### Problem to work on
Take each line in the entries below that holds "them" and show it.

### Data extracts
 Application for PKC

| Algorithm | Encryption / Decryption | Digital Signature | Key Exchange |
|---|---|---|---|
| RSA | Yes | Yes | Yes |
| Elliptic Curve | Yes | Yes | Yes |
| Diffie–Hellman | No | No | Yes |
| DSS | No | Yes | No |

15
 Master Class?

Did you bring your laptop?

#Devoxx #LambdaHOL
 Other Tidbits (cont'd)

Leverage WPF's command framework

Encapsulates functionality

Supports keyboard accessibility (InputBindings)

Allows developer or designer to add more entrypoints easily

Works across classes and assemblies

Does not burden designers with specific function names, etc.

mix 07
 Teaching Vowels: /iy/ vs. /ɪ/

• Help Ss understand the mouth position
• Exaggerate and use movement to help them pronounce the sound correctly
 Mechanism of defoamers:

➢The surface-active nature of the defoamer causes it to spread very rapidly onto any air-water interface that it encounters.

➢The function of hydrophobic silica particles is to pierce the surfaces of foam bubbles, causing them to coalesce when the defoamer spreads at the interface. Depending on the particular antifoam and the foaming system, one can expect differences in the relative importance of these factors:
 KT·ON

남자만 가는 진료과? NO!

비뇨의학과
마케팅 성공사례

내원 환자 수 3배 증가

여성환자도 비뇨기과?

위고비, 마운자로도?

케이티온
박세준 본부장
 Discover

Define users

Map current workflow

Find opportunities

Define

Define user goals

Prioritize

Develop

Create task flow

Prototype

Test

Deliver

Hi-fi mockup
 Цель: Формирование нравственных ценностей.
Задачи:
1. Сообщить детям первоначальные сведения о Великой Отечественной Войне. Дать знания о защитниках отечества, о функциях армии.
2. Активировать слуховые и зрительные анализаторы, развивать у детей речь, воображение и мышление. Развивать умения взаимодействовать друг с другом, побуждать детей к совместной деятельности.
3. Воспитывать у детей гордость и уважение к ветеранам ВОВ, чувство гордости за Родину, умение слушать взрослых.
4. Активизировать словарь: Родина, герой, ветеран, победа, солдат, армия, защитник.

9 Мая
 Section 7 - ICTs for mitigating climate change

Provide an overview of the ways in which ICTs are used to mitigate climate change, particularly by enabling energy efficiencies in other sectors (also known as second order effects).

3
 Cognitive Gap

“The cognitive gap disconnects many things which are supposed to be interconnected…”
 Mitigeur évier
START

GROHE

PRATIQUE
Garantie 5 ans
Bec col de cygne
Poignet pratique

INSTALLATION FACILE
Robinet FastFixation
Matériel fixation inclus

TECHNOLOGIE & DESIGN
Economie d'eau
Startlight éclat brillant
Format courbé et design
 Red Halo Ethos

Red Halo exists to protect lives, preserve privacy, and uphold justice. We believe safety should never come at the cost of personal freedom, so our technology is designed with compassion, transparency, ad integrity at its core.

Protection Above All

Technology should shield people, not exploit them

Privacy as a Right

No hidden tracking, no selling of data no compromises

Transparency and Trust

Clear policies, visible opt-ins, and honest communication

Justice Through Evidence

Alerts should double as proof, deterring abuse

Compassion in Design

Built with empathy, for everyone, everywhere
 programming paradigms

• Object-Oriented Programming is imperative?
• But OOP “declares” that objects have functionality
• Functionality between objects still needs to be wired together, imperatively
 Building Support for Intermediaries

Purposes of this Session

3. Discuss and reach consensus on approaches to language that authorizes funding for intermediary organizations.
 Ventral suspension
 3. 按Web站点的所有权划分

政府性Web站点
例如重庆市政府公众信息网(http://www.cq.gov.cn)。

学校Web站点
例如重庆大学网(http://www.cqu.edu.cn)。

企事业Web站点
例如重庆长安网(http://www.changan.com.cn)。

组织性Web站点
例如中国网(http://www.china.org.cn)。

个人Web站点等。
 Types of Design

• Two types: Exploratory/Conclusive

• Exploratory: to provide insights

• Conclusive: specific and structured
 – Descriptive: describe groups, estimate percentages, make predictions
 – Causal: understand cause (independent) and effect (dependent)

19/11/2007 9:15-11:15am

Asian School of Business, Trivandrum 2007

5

### Task output
• Exaggerate and use movement to help them pronounce the sound correctly
➢The function of hydrophobic silica particles is to pierce the surfaces of foam bubbles, causing them to coalesce when the defoamer spreads at the interface. Depending on the particular antifoam and the foaming system, one can expect differences in the relative importance of these factors:
Technology should shield people, not exploit them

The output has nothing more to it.